Because I work with young people, I have the privilege of never taking anything for granted—even church. I work with people at that stage of life when they are just figuring out who they are and who they want to become, and nothing is sacrosanct when you’re trying to figure out the world.
A lot of people bemoan the fact that kids drop out of church when they reach teenage-hood. Well, to be honest, we can’t ask them to stay if we don’t have any reasons for it–nothing is a given when you’re 15. If you’re going to do something, you need to know why.
So, I’m constantly asking myself the question:
Why do we do this? Why be Christian? Why does it matter?

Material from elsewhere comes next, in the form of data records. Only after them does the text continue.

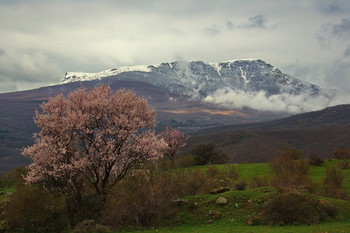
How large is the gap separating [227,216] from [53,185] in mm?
16486

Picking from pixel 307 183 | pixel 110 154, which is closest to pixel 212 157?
pixel 307 183

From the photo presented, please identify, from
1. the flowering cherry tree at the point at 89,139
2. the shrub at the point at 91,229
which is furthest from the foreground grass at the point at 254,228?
the flowering cherry tree at the point at 89,139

I do this for a few reasons. First, because our religious commitments (or non commitments) are a big deal. We ought to know why we have them, and why we do what we do. Second, because without the constant questioning, we run the risk of relying too much on stagnant, even idolatrous answers (like, “just because”). Third, because my wondering and questioning helps others around me form a vocabulary and a comfort around dialogue on this topic.
It is good to ask why. It is healthy to ask why, it is essential to our relationship with God to ask why.
There is a well-respected Youth Ministry book called The Godbearing Life that has been an important guide to me in the past months. The premise of the book is to call youth ministry away from flashy programs and cutting-edge curricula and to turn it more towards being a place where God is born. Kids have enough stuff to do, but what they crave is God—and remarkably, they’re not unlike adults. We’ve got lots of stuff to do, and we need some God.
I don’t mean fire and brimstone. I don’t mean touchy feely crap. I mean intentionality, thoughtfulness, thankfulness, and an attitude of worship in real relationship. I mean making room for moments when the big picture hits you in the face.
The word “Godbearer” is an English translation of theotokos, an ancient title for Mary, the Mother of God.
It is she who ‘bore’ the incarnation, and literally brought God into the world through a lived faith. This book calls youth minsters to be those who bear their own incarnation and nurture others into doing the same.
You can imagine that I was especially excited to be reading this book in Advent. Advent is the season when we remember Mary, the theotokos, who also bore God into the world. It is a season when we too prepare the way for incarnation in the world. In Advent I’m reminded that this book is absolutely for all ministers–not just Youth Ministers–and all Christians–not just ministers.
Christianity is a religion about incarnation, about God being in the world through a human life. Most importantly, the Christian religion is about a community that continued to ‘bear’ that incarnation through communion and remembrance.
All Christians are called by God to bear their own incarnation, and all Christians are called by God to help others incarnate God as well: to put some God into all that stuff we have to do.
So, for me, in Advent, that’s the answer to the question Why?
Right now, the Holiday Season is heavily upon us: family gatherings and advertisements, holiday parties and budget deficits, gifts and travel expenses. Amidst the joy and gratitude of the season, there’s also a lot of stress and anxiety and the ever-present pressure to buy-buy-buy to keep the economy from imploding. We see it on the news all the time (if we can still stand to watch it). They constantly report on what Holiday sales will be like, and whether or not it will sustain us through another anxious year of attempts to stimulate the economy.
The Holidays can be a rough time for a lot of people. We all know it. It’s a mess out there.
The season of Advent reminds us to be bearers of God, to be people that allow God’s work and word to be present in the world.
We stop, as the days get shorter and shorter, to pause and remember that God chooses us, just like he chose that homeless unmarried teenage mom, to be bearers of God’s peace and love in a frantic and painful world. To choose to be Christian is to choose to make room to rejoice, reflect, and relate to people as incarnations of God.
To choose to be Christian is to try to become a Godbearer too, to make space for God to do God’s work through us.
Especially in the middle of the holidays, we make room for Advent worship–to remember why we do this, to remember that we are a faith of incarnation, to prepare the space in ourselves that helps us remember God in all the stuff we have to do.